Still I have settled into the life I began to build for myself once we separated. I find great joy in the company of my family and friends, working with my clients, and mining interests and hobbies. I continue to find solace and comfort in God’s unbreakable promises.

Tuesday, October 9, 2007

I was in a client’s office the other day and a sign on the wall said “the will of God will never take you where the grace of God will never take you where the will not protect you” And I thought AMEN for that.
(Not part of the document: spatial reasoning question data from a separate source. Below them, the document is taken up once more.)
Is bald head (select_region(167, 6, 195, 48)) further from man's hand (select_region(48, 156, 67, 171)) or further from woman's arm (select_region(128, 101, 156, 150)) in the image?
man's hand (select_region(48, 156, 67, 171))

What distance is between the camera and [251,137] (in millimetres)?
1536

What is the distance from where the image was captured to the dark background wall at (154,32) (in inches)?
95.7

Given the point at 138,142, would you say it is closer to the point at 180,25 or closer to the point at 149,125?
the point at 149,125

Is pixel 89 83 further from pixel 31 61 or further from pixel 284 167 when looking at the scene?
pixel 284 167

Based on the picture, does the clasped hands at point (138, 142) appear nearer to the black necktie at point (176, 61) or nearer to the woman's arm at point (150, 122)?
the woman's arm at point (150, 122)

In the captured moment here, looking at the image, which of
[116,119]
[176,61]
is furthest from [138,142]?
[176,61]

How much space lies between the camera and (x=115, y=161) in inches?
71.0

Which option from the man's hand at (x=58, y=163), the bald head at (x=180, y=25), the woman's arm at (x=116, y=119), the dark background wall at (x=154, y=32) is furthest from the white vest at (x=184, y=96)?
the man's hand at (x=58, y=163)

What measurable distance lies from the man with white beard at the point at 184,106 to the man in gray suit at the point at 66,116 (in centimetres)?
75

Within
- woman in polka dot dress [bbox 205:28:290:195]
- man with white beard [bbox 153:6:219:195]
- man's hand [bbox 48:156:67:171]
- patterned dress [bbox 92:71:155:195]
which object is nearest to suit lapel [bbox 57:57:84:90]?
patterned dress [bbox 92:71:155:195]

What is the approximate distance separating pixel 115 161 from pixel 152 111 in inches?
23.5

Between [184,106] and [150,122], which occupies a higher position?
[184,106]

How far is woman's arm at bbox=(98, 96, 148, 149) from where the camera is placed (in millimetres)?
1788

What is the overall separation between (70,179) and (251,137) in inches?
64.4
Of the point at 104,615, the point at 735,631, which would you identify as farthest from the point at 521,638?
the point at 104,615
I shared the quote and my feeling about it with a friend. He said, “How can we ever know the will of God?” I could appreciate his question. I mean with free will and intellect we can misinterpret what God has intended. Then I thought about it some more and I thought I would restate that quote as “Obedience to the will of God will never take you where the grace of God will not protect you” Now you may think you would still have the same problem of understanding what is God's will. I like to think of myself as a fairly simple person and I think God has given us some very clear and simple directives on what is his will is:
From Exodus 20:1-17

  1. You shall have no other gods before me.
  2. You shall not make for yourself an idol in the form of anything in heaven above or on the earth beneath or in the waters below. You shall not bow down to them or worship them; for I, the Lord your God, am a jealous God, punishing the children for the sin of the fathers to the third and fourth generation of those who hate me, but showing love to a thousand {generations} of those who love me and keep my commandments.
  3. You shall not misuse the name of the Lord your God, for the Lord will not hold anyone guiltless who misuses his name.
  4. Remember the Sabbath day by keeping it holy. Six days you shall labor and do all your work, but the seventh day is a Sabbath to the Lord your God. On it you shall not do any work, neither you, nor your son or daughter, nor your manservant or maidservant, nor your animals, nor the alien within your gates. For in six days the Lord made the heavens and the earth, the sea, and all that is in them, but he rested on the seventh day. Therefore the Lord blessed the Sabbath day and made it holy.
  5. Honor your father and your mother, so that you may live long in the land the Lord your God is giving you.
  6. You shall not murder.
  7. You shall not commit adultery.
  8. You shall not steal.
  9. You shall not give false testimony against your neighbor.
  10. You shall not covet your neighbor's house. You shall not covet your neighbor's wife, or his manservant or maidservant, his ox or donkey, or anything that belongs to your neighbor.

This seems to me a simple place to start and while other biblical passages may add to this I think these are simple and easy enough to adhere to without confusion.

Wednesday, September 12, 2007

I received this article via email My initial thought was "What great insight on why the marriage/ successful marriage stats for my age group are so dismal" I even planned to buy the book. However, after I good night's sleep, I realized this is yet another book instructing women on what to do solve what is a "Masculine Crisis". Of course, it makes perfect economic sense to write a book like this for women - we buy books like don't....

The problem is too many people continue to assume (including the author of this book) that if a woman changes her behavior a man will behave differently .... And in some cases that assumption may in fact be correct. However, in marriage that approach has a fundamental flaw - it will not result in changing a man's beliefs or values or result in sustainable behavior. Another problem with this approach is MEN (individually and collectively) need to be responsible for solving their crisis by dealing with it openly and honestly. Leadership, masculine leadership and accountability are required to solve this problem.

And the most exhausting problem created by "women can fix-it" approach is that is forces women into a long-term pattern of behavior geared to "getting" men to behave like honorable, responsible adult MEN (I intentionally did not use the word male, because this issue goes beyond biology and basic gender).

So my question is when will the MEN step into leadership and seek to help each other grow and heal?